Cazzo non sarebbe più facile se riuscissimo ad accettare chi viene e chi va dalle nostre vite senza aggrapparci alla bellezza della forma pensiero di ciò che quelle persone giungono a rappresentare per noi nel corso dei giorni, delle settimane, dei mesi? Io so di essere capace di amare. Lo so. E cerco di dimostrarlo, anche se talvolta inciampo. E ci sono momenti in cui non me ne frega un cazzo se so che esisterò di nuovo, che il mio ciclo non si concluderà con questa vita e che le cose saranno legate qui come lo sono state nelle vite del passato. Ci sono momenti in cui mi rendo conto che questa cosa non mi consola, il fatalismo non mi rende tranquillo. Ho bisogno di urlare, di piangere, di spaccare l'intero arredamento come Nicholas Cage proprio adesso, non nella prossima vita.
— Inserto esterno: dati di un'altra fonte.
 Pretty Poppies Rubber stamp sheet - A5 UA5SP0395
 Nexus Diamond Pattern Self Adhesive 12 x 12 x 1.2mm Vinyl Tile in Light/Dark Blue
Il fatto che nella prossima vita avrò l'opportunità o meno di essere felice e se avrò modo di capire che farne, se conserverò il sostanziale ricordo di ciò che sono state le mie esperienze: lo schiaffo e la carezza, il pompino e l'abbraccio... tutto questo non mi rende diverso da ciò che mi sento ora. E in funzione a ciò, le mie vite future ora non hanno peso.
Ecco che qui il mai non ha senso se non in funzione di ciò che si protrae per diverse vite, che sia l'amore per una donna bellissima che ti sta a fianco per cullarti quando hai brutti sogni, per prendere le tue parti quando stai male, per mandarti gli sms dicendoti che ti ama anche se avete appena litigato; che sia anche l'amicizia di persone lontane che non hai ancora avuto l'occasione di vedere e abbracciare ma che ti fanno sentire la grandezza del loro affetto, o anche solo il caldo profumo delle violacee infiorescenze di glicine che, come grappoli, rilasciano il loro muschiato umore in questo periodo, o il leggero lamento che fa il tuo cuscino quando, stanco morto, ci poggi la testa sopra per dormire un'altra notte. E queste cose ti scorrono dentro come acqua, scivolando via, ma lasciando la memoria di qualcosa dentro te. La consapevolezza di averli nelle prossime vite se le perdi in queste... non sono però mai abbastanza forti da vincere la disperazione e il disorientamento che ti assalgono quando la paura di dover usare "mai" in questa singola vita si affaccia su di te come un attore che deve entrare in scena. No... dobbiamo solo imparare a convivere con questa cosa, accettarla, digerirla e vivere la nostra vita e quelle future come meglio possiamo, benedicendo chi ci ama come chi ci fa del male, perché l'insegnamento ci giunge da entrambe le parti e in maniera non eguale, purtroppo.